In an interview with MD Magazine® while at the CHEST 2019 Annual Meeting in New Orleans, Humberto Choi, MD, a pulmonologist with the Cleveland Clinic, detailed his team’s research into improved lung cancer screening methods, as well as an effort to consider benefit of inhaled corticosteroid therapy for the treatment of inflammation in lung cancer.
MD Mag: What are the current screening methods for lung cancer?
Choi: One of the studies I have highlighted but not discussed further is about a screening. So right now, the screening that is recommended is with a low-dose CT scan in a high-risk group. And this is based on the National Lung Screening trial, just based on age and smoking history. And those are patients that we will screen with a low-dose CT scan.
So now we're just learning more about that, and how to become more efficient with that process, because hundreds of thousands of people are being screened every day. So it's a huge burden on the pulmonologist and radiologists to find all those small nodules. They can be just in a few millimeter range.
So now we are using more and more artificial intelligence—machine learning techniques. And one of the studies that I'll highlight is an end-to-end algorithm, like an algorithm that used deep learning techniques for detection, but also for diagnosis. So just by providing the images, that algorithm was able to categorize nodules that were malignant with a very high accuracy.
So I think the process is the same. What’s in command is a low-dose CT scan in a high-risk group. But we are learning how to perfect this process, how to be more efficient and create less burden for the clinician and for the radiologists. So I think that we're going to hear more and more about how we can apply artificial intelligence into lung cancer screening.
MD Mag: Is there potential for similar innovation in COPD screening?
Choi: COPD is I think more complex, because we just need to add the clinical information, the histometric information and imaging. And I think the imaging in the future will be able to help.
Right now, screening for COPD is not recommended—but for example, in lung cancer screening, emphysema is one of the most common incidental findings. And I think we are learning what to do with that information.

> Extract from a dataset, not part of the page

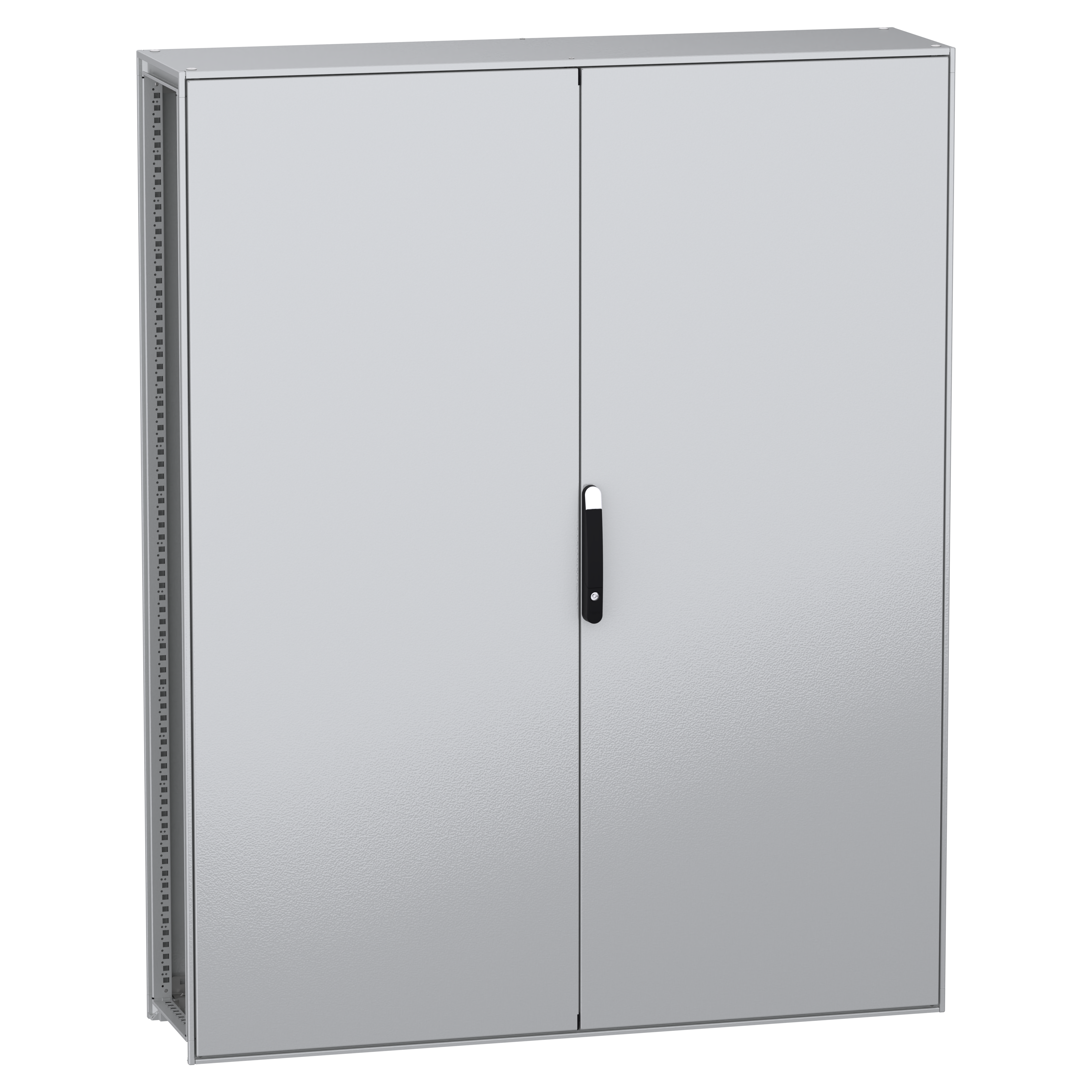 SCHNEIDER ELECTRIC - Armadio modulare a pavimento, PanelSeT SFN, acciaio decarbonizzato, 2000x1600x400 mm, 2 porte, IP55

And this is one of the things that actually I'm studying myself: what is the clinical significance of the emphysema that we find in screening.
But it's not something that's recommended now, and I'm not aware of any other newer tools to first screening of COPD.

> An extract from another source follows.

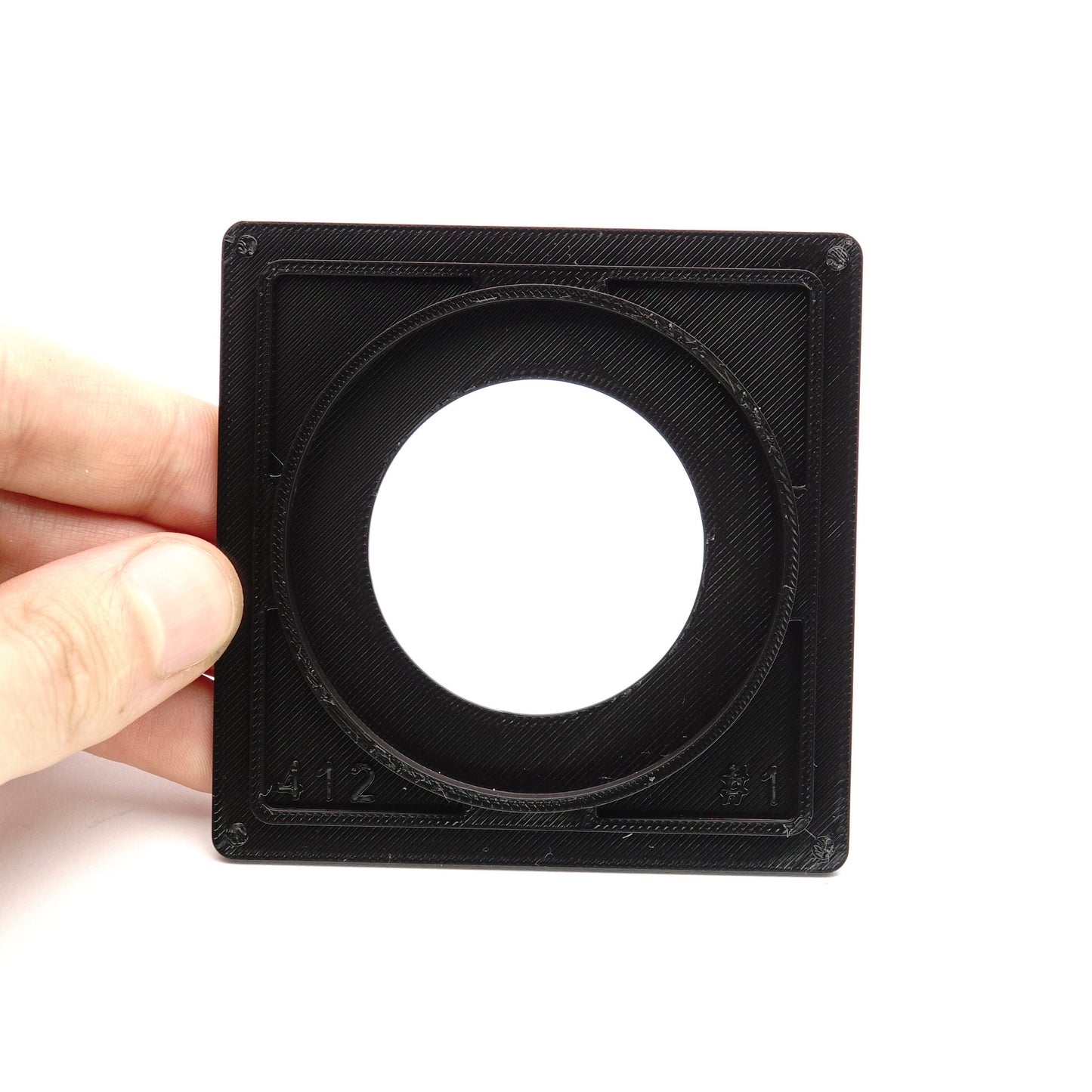 Piastra obiettivo 80x80mm per Horseman 45FA, 45HD & VH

MD Mag: How could inhaled corticosteroids benefit lung cancer care?
Choi: One is a common medication that is prescribed. The idea is that steroids reduce inflammation in a nonspecific way. And we know that inflammation itself is part of the pathogenesis of lung cancer.

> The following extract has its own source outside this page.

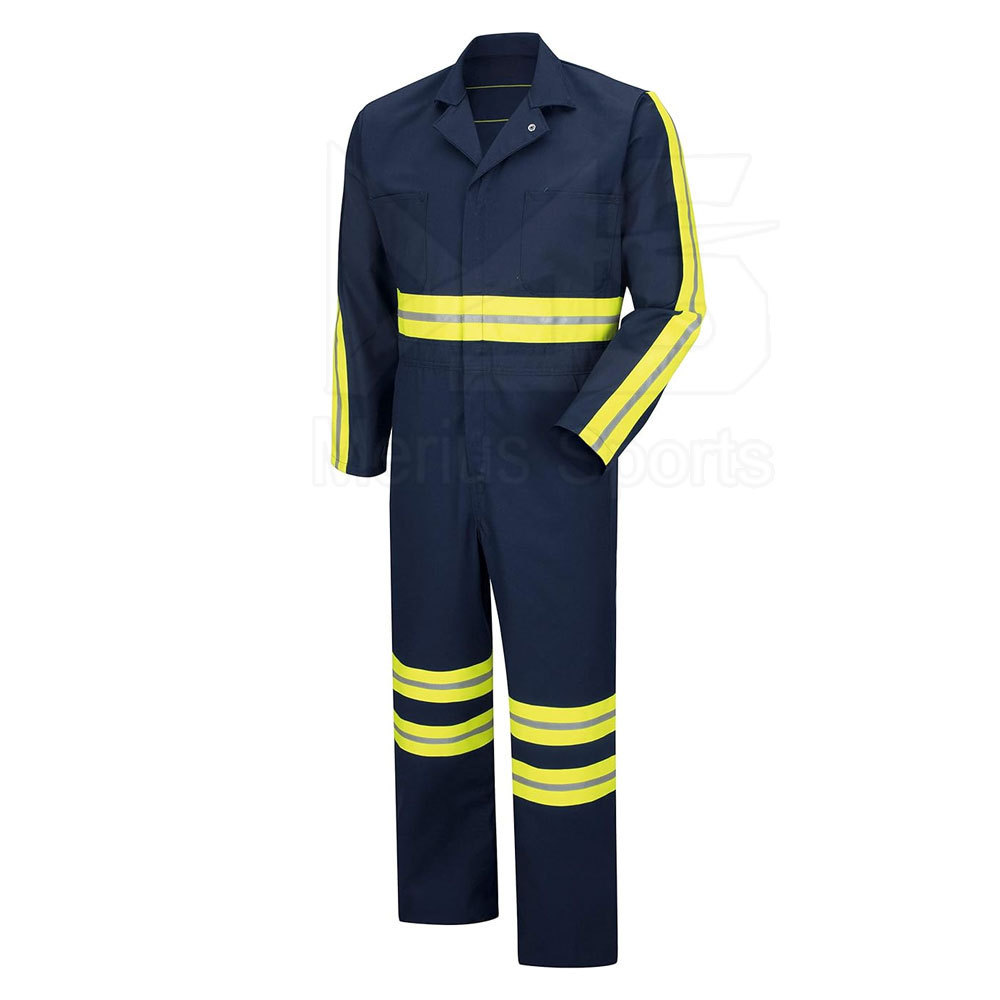 Wholesale Men Safety Fire Retardant Coverall Industrial Workwear Mechanics Oil Resistant Fireproof Working Coveralls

So that kind of supports the idea, that maybe reducing the inflammation may reduce the risk of lung cancer. And because the risk factor is the same for COPD in lung cancer,maybe we'll find out a way to prevent lung cancer just by using the same medications that we use for COPD.
I don't think that conclusion from this study is ready for primetime. I don't think we’re ready to drink that Kool-Aid yet. But I think it's interesting. I think that idea is asking for a large perspective trial for us test that.